Mrs. Duggar obviously believed this was a baby.

July 7, 2010

"How feminist blogs like Jezebel gin up page views by exploiting women's worst tendencies."

Emily Gould in Slate:
As of this writing, [last week's Jezebel post titled "The Daily Show's Woman Problem"] has generated almost 1,000 comments and nearly 90,000 page views. It's a prime example of the feminist blogosphere's tendency to tap into the market force of what I've come to think of as "outrage world"—the regularly occurring firestorms stirred up on mainstream, for-profit, woman-targeted blogs like Jezebel and also, to a lesser degree, Slate's own XX Factor and Salon's Broadsheet. 
Ha. A lesser degree. Hidden question: How can we get those page views?
They're ignited by writers who are pushing readers to feel what the writers claim is righteously indignant rage but which is actually just petty jealousy, cleverly marketed as feminism. These firestorms are great for page-view-pimping bloggy business. But they promote the exact opposite of progressive thought and rational discourse, and the comment wars they elicit almost inevitably devolve into didactic one-upsmanship and faux-feminist cliché. The vibe is less sisterhood-is-powerful than middle-school clique in-fight, with anyone who dares to step outside of chalk-drawn lines delimiting what's "empowering" and "anti-feminist" inevitably getting flamed and shamed to bits. 
Consider the radical idea that women are human beings.

May 28, 2009

"Thank God for La Mer and Retin-A and Pilates — and, yes, hot sex..."

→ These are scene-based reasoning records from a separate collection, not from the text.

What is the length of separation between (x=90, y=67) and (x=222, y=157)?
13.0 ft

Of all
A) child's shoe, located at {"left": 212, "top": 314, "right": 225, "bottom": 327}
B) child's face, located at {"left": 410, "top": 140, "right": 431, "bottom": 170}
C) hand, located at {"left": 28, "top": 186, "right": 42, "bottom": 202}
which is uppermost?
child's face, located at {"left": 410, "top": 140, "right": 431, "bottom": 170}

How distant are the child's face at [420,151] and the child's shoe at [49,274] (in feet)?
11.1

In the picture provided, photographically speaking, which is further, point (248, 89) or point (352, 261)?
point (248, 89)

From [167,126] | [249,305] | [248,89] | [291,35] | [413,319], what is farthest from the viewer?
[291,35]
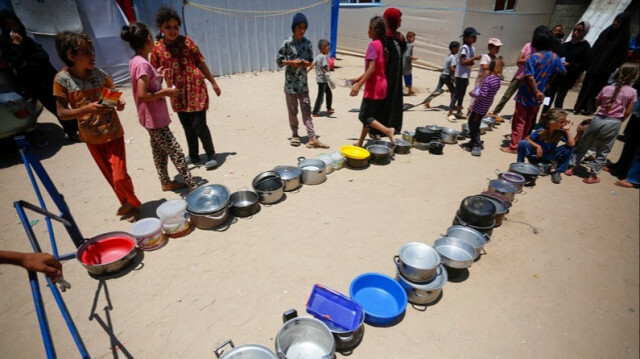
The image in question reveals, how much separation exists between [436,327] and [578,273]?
5.70 feet

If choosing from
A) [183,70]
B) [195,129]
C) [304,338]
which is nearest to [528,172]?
[304,338]

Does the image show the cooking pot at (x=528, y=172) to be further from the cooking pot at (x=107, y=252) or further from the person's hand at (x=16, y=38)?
the person's hand at (x=16, y=38)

"... which is good fun and may be no more than a Maginot Line against the inevitable, but that’s not nothing. And my hair, honey-highlighted for years now, has the swank length of mermaid youth—which is how I plan to keep it no matter what proper pageboy is age-appropriate. No question, there are physical facts about my age that are undeniably delightful. I am much sexier now than I used to be—I suddenly have this voluptuous body where I used to just be skinny and lithe. Really oddly, a couple of years ago I got serious breasts, to the point where people think I’ve had them surgically enhanced, which I certainly have not. Still, I think, the honest truth is that I’m just not as pretty as I used to be. Something has abandoned me. I don’t know what that thing is—they’ve been trying to jar it and bottle it for centuries—but it’s left, another merciless lover. My hips are thicker, my skin is thinner, my eyes shine less brightly—will I ever again glow as if all the stars are out at night just to greet me? What finally falls away, after enough things don’t go as planned, is that look of expectancy—which, when worn down to pentimento, is revealed to be exhaustion."

Elizabeth Wurtzel is doing that complaining/bragging thing again. This time, the problem is she's getting old, but she's still way prettier than you, she hopes you know. She's 41, by the way, which seems young to me, but perhaps — do I remember it properly? — that's a time when the fear of aging and death spikes.

Via Jezebel, who says:
As she explains with characteristic candor, she was always a beautiful child, a "hot number," a woman who traded on her looks. And she misses it. While she sees the danger and futility of valuing beauty overmuch, she can't help it: panic trumps insight and she doesn't seem eager to stop it. And it's scary to see a smart and accomplished woman so openly in the thrall of others' opinions.